OpenAI highlights advances in coding, instruction following, tool use and factuality. On developer benchmarks, GPT‑5 scores 74.9% on SWE‑bench Verified and introduces new API controls like a verbosity setting and minimal reasoning mode, plus support for “custom tools.” These details underscore a push toward robust agent workflows in production. OpenAI.
From a user‑experience angle, GPT‑5 simplifies model selection by auto‑deciding when to think longer, while adding new ChatGPT features and personalities. The strategic aim: make high‑end reasoning feel default and accessible rather than gated behind model pickers. TechCrunch.
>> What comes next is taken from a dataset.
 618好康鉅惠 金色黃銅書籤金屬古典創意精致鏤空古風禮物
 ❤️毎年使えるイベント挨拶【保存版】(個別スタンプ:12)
OpenAI priced GPT‑5’s API aggressively at $1.25 per million input tokens and $10 per million output tokens (with smaller, cheaper sizes also available). That undercuts many frontier rivals on headline rates and may force responses from Anthropic, Google, and others. OpenAI; TechCrunch.
TechCrunch frames the move as potentially catalyzing a long‑anticipated LLM price war, noting GPT‑5’s competitiveness versus peer models and the likelihood that lower costs could ripple through the stack for AI-native startups and enterprise adopters. TechCrunch.
Coverage from TechXplore (AFP/AP) situates the launch in a broader race, with OpenAI touting GPT‑5 as a step toward more capable agentic systems while acknowledging that AGI remains a longer‑term goal. The publication also notes the product’s emphasis on coding and real‑world task completion—a practical shift from chat to execution. TechXplore; TechXplore.
For enterprises, the combination of stronger reasoning, more faithful tool use, and lower token prices could tilt build‑vs‑buy decisions toward GPT‑5‑powered apps and agents, especially in coding copilots, customer support, research, and workflow automation. The new API knobs (verbosity, minimal reasoning) help teams tune cost/latency/quality trade‑offs without architectural overhauls. OpenAI.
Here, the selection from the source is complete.